## Tasks
1. Reproduce the passage about independent record stores and deejays word for word, from "When we would" up to and including "to support us.".
2. Pick up the account of independent record stores and deejays after its final sentence and keep writing it.

## Selected extract
When we would have those big conferences, like Jack The Rapper, and the Urban Network, I would go because we got record companies to support us and the independent stores were always the foundation of the record business. If we didn’t build the music during those days – when you had the disc jockeys… before Frankie Crocker you had Eddie O’Jay, you had the Jack Walkers, WLIB, WNJR in Newark, Jocko… These guys were disc jockeys, they made the music… That was before the Frankie Crockers came along and the Gary Byrds… [Deejays] would make the music and we would have them, wherein the big boys wouldn’t carry it because they didn’t know nothin’ about it. They [big chains] would only carry it after we broke the record, so the manufacturers and these companies knew that the independent store was the foundation of the business to build it up, so they had to support us.

## Study material
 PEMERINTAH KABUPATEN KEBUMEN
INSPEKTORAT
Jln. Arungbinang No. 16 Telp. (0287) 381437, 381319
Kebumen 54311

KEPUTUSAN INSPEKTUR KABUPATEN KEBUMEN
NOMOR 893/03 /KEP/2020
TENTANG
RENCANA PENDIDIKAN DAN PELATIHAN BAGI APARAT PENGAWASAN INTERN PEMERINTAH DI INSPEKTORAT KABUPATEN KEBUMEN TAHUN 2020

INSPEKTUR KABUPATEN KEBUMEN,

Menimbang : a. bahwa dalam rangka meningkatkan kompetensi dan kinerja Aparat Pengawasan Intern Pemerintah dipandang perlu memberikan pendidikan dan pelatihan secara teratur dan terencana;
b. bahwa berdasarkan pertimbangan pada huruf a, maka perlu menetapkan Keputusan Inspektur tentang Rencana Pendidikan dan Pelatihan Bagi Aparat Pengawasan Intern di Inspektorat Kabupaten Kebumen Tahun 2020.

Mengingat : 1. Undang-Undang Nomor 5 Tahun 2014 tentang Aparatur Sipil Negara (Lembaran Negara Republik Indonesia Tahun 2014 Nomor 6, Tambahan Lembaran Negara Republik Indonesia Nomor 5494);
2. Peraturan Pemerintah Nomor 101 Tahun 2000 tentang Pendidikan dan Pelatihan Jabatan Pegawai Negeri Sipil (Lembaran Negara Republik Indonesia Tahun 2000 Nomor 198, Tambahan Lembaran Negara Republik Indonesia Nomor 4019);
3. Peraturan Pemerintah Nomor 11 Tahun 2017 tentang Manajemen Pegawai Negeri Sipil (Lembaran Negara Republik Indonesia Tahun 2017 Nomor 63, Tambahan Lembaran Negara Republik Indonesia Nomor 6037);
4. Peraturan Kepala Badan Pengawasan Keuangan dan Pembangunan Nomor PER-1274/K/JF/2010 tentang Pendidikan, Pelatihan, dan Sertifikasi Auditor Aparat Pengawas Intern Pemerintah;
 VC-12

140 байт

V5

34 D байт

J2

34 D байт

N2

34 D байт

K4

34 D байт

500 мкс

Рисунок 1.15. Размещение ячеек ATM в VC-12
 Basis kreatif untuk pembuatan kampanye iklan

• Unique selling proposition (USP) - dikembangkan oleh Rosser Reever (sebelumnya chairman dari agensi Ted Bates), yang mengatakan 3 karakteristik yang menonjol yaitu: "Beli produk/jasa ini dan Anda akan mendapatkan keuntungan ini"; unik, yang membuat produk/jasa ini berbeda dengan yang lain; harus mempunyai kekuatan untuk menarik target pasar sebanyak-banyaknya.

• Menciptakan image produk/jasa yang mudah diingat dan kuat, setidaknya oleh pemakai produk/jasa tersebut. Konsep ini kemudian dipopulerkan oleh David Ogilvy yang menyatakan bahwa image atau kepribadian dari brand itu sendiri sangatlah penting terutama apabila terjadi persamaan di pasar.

## Answer section
1.
When we would have those big conferences, like Jack The Rapper, and the Urban Network, I would go because we got record companies to support us and the independent stores were always the foundation of the record business. If we didn’t build the music during those days – when you had the disc jockeys… before Frankie Crocker you had Eddie O’Jay, you had the Jack Walkers, WLIB, WNJR in Newark, Jocko… These guys were disc jockeys, they made the music… That was before the Frankie Crockers came along and the Gary Byrds… [Deejays] would make the music and we would have them, wherein the big boys wouldn’t carry it because they didn’t know nothin’ about it. They [big chains] would only carry it after we broke the record, so the manufacturers and these companies knew that the independent store was the foundation of the business to build it up, so they had to support us.

2.
We had corporations together; we had Mirror, independent stores coalitions throughout the country and we would meet at these conventions and we would voice our choice. So then they said ‘we gotta do something else now’ and they came up with digital tapes and that was taking away from cassettes, so then they said they had to come up with another configuration, which brought in the CD. They didn’t know that the CD would really be a thorn in their side to the music business. Because what happened was everybody that had a CD could copy it. At these big conferences when the presidents of all these companies would come in they would always call me the troublemaker because I would always be on their ass. You couldn’t butter me up… a lot of these presidents of these coalitions would come in and say I’ll take care of you, but you don’t have to take care of your group. But they couldn’t say that to me, I would say to them ‘you know what, if you all continue to make CDs and worry about bootlegs and get the RIAA and the FBI to work with you to combat this you all will have to quit making the [CD burner] machines. Now if you’re making the machine and these people are buying the machine, what did you expect them to do? This was one of the downfalls – the copying of product.

Then they tried to put labels about $10,000 fines for CD burning… people didn’t pay that no mind and it became widespread. I told them when you come to us about a bootleg we are only the ones who can sell it, you’ve gotta hit the manufacturers where these people are making 100,000 units at a time. So they busted a couple of them – one in Philadelphia, one in Florida and they took 100,000 records, but that didn’t stop it.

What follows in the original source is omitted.